- [Reading text]
☆ ☆ ☆ ☆ ☆ ☆ ☆
A Frankton resident has slammed the Queenstown Lakes District
Council for accepting any low-cost proposal from the New
Zealand Transport Agency (NZTA) for the new estimated $5
million to $20 million Kawarau Falls Bridge, as long as the
replacement is not delayed.
Self-described ''ratepayer'' Bill Falcone said during the
council's public forum on Tuesday he had ''never felt more
let down by my council'' than when he heard council transport
manager Denis Mander give evidence at the hearing in
Queenstown in mid-February.
''Although council's testimony asked for acceptable items, I
contend the testimony failed to go far enough in support of
our community's interests and submissions,'' Mr Falcone told
councillors in the public forum, before the council meeting
''The major point communicated was that council would accept
anything given to it, so long as the project is not delayed
Mr Falcone said the transport agency could now use the
council's evidence to justify positioning the piers anywhere
in the Kawarau River if it struck geotechnical problems,
because the council stressed it was vital there should be no
delay in construction.
''I also contend that council blindly accepted [the] agency's
report that a `low' option for the approach to the new bridge
would be able to connect to the bypass in the future via
Robertson St,'' he said.
☆ ☆ ☆ ☆ ☆ ☆ ☆
- [Recorded information]
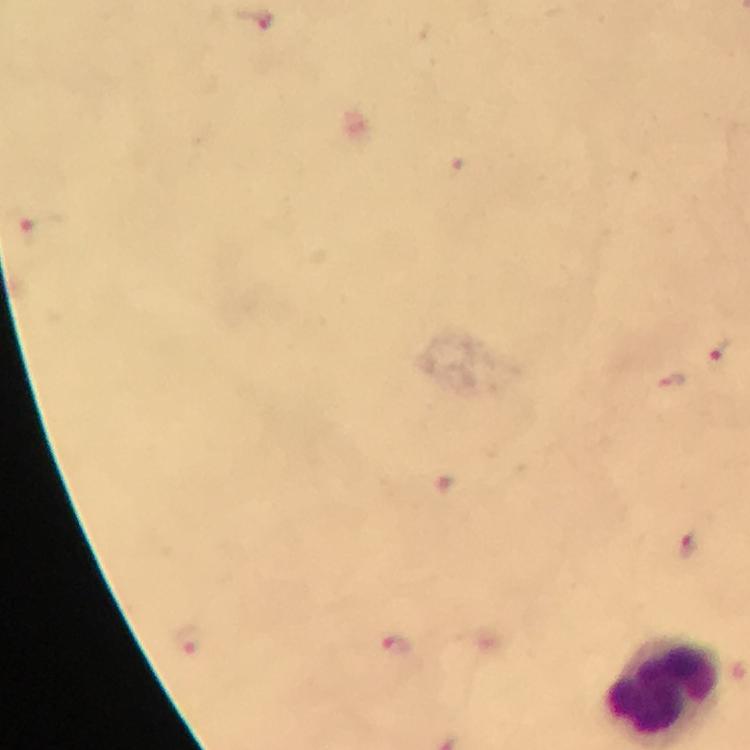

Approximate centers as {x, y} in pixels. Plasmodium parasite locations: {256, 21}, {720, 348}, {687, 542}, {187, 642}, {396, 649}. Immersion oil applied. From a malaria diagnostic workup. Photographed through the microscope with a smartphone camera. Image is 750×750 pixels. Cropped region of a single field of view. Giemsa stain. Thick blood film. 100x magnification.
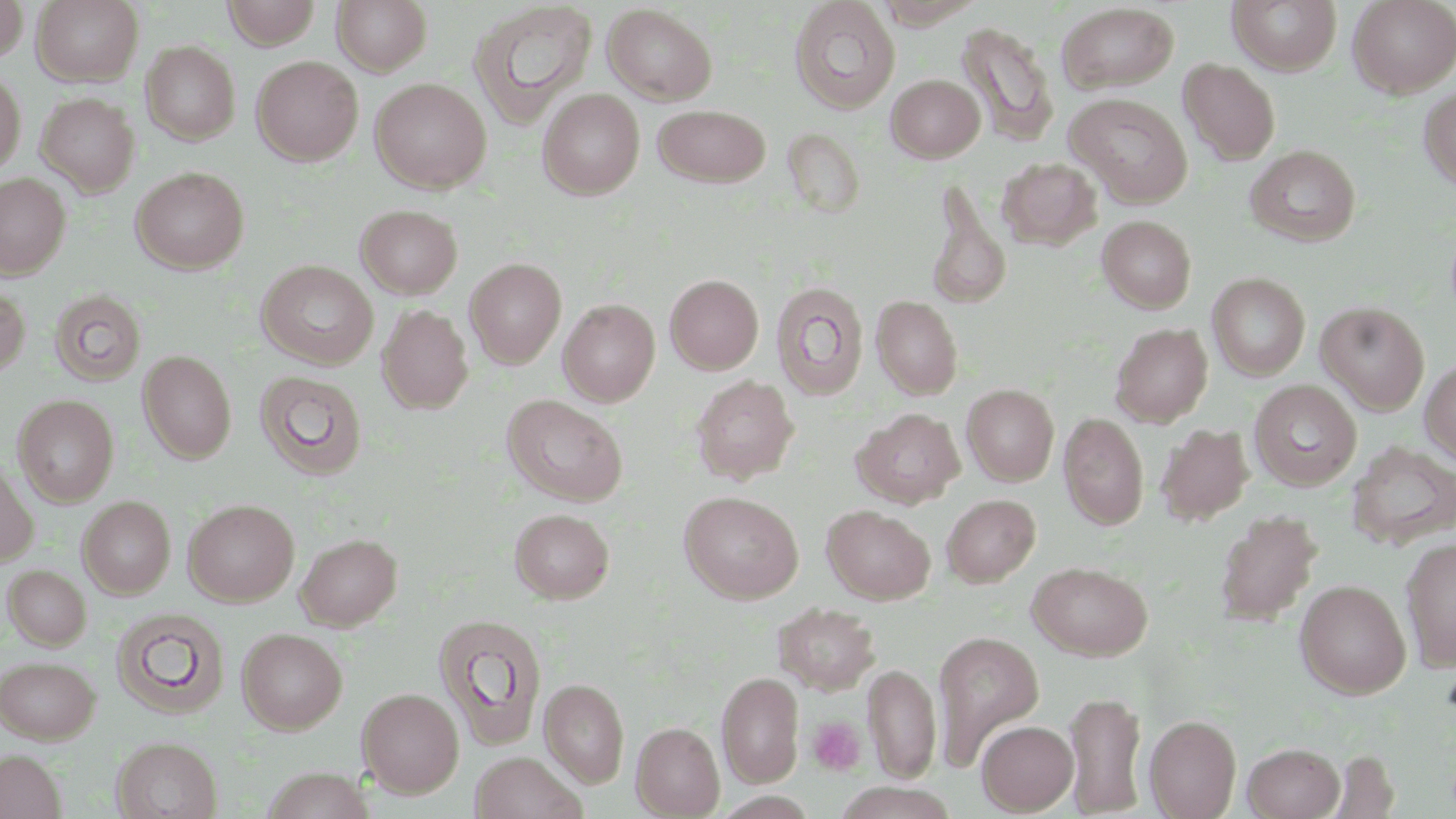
☆ ☆ ☆ ☆ ☆ ☆ ☆
- [Short problem 1] Please decide whether each statement agrees with the Kawarau Falls Bridge article, answering yes or no and quoting the deciding words of the article: (a) Bill Falcone spoke at the council's public forum on Tuesday. (b) Denis Mander is the council's transport manager. (c) The hearing in Queenstown took place in mid-March.
- [Short problem 2] From the Kawarau Falls Bridge article, write out the part that opens with the words containing "A Frankton resident" and closes with "is not delayed.".
- [Short problem 3] According to the Kawarau Falls Bridge article, what is the estimated cost range of the new bridge?

- [Full response 1]
(a) Yes: "said during the council's public forum on Tuesday"
(b) Yes: "council transport manager Denis Mander"
(c) No: "at the hearing in Queenstown in mid-February"

- [Full response 2]
A Frankton resident has slammed the Queenstown Lakes District
Council for accepting any low-cost proposal from the New
Zealand Transport Agency (NZTA) for the new estimated $5
million to $20 million Kawarau Falls Bridge, as long as the
replacement is not delayed.

- [Full response 3] $5 million to $20 million